Blinking she looked into grey light. Above her was caves ceiling so deep, that she could have hit herself if she tried to stretch higher. Confusion paralaysed her turning mind. She wasn't able to think, to plan, to guess what in the name of all gods happened. Did she die? Or was she just thrown from one torture into another one?

Carefully fumbling she tried to go on against the pushing and pulling underground water. Her clammy fingers fiddled with the clasp of leather buckles to free her from some weight. She got rid of the coat – it slipped away into an unknown distance – but the rest still held her enveloped. Again and again she slipped back into the dark water, then came spluttering out back up a few moments later and wiped away tangled strands in front of her eyes. Until she felt something hanging down. Roots tangled in her hair, reaching down from above. She reached for the ceiling and gripped into thick leafage. Digging upwards, she shoved her hand through brushwood until suddenly more light shone on her, blinding her sore eyes. Grabbed by an energy that again did not be on pair to the nature of a dead person, she reached up.

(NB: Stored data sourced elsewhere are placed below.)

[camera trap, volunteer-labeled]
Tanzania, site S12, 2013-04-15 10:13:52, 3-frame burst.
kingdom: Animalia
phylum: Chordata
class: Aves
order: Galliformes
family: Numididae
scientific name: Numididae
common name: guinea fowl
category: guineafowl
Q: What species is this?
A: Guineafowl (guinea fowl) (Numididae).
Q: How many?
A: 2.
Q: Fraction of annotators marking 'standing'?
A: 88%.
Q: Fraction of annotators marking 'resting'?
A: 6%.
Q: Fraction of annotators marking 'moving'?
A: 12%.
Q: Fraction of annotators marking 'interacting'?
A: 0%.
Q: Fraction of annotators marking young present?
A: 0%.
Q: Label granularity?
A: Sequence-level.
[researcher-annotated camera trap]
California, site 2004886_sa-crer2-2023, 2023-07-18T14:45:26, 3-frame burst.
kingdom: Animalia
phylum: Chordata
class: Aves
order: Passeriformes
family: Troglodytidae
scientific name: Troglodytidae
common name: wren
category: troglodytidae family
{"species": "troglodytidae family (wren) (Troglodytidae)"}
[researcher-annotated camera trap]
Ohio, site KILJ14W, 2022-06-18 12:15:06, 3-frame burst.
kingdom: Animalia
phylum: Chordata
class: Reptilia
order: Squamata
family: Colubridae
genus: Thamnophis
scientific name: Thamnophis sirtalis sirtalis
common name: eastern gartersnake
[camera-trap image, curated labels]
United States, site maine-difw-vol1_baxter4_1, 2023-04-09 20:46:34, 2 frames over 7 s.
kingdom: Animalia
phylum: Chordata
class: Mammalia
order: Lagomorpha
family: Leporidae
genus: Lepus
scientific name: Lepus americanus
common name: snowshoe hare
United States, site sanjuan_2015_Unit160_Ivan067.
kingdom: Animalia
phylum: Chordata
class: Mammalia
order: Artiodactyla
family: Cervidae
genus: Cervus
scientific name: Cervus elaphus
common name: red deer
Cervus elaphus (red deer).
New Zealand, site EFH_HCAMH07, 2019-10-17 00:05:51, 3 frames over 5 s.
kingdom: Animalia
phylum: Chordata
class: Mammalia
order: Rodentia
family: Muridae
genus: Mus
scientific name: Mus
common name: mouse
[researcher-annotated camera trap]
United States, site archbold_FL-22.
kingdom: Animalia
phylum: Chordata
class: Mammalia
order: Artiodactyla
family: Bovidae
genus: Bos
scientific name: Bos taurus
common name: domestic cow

Earth and small stones crumbled towards her. Leaves, grasses, and long fern fell past her into the darkness. She climbed, struggled, leaned herself against rough rock, and then finally pushed her way through a hole to the surface.

Groaningly, she pulled herself across the ground that had just been the cover of a wet grave. Her limbs trembled, her breath crackled, and her fingers dug through the tossed earth of a forest floor covered with rustling plants. She rolled onto her back, stared in slowly clearing gaze towards a nightly sky. Branches with softly sprouting spring leaves loomed into her field of vision like shadows that shied away from being too intrusive. The stars she saw in between looked familiar. Enough to know that she never left the world she died in.

Stories came to her mind. Tales of Revenants. Of the dead who rose from their graves and roamed the land with an unfulfilled desire for revenge, until their heads were removed and they were put back under the ground. Did that happen? But her thoughts seemed unexpectedly clear for that to be.

Her cold fingers fluttered down her side between the leather and metal panels. The wound was gone. Disappeared as if she had never been there. She could only feel them as if the healing had to be an illusion. A misleading illusion.

Crawling over the ground pecking through the fabric, she pushed herself further away from the hole she had come from. She rolled back onto her stomach, choking out water and a swallowed pieces of some plant. Then she looked up.

A pair of wide dark eyes stared at her, mouth opened in silence. She couldn't tell whether he was afraid, frightened or just surprised by the woman who crawled out of a hole in the ground at night. A child, or man, as it was not all to clear with the delicate stubble on his chin and the lanky, growing frame. A tired munching sheep peered past his legs, and behind him the rest of a small flock moved.

Another human figure seemed to move dimly somewhere in the shadows between the scattered trees. someone said something Maybe the boy while she wasn't looking at him. Perhaps the other one who was now approaching. Maybe she was the one trying to move her mouth, croaking.

She didn't know anymore, because suddenly darkness wrapped itself around her mind again.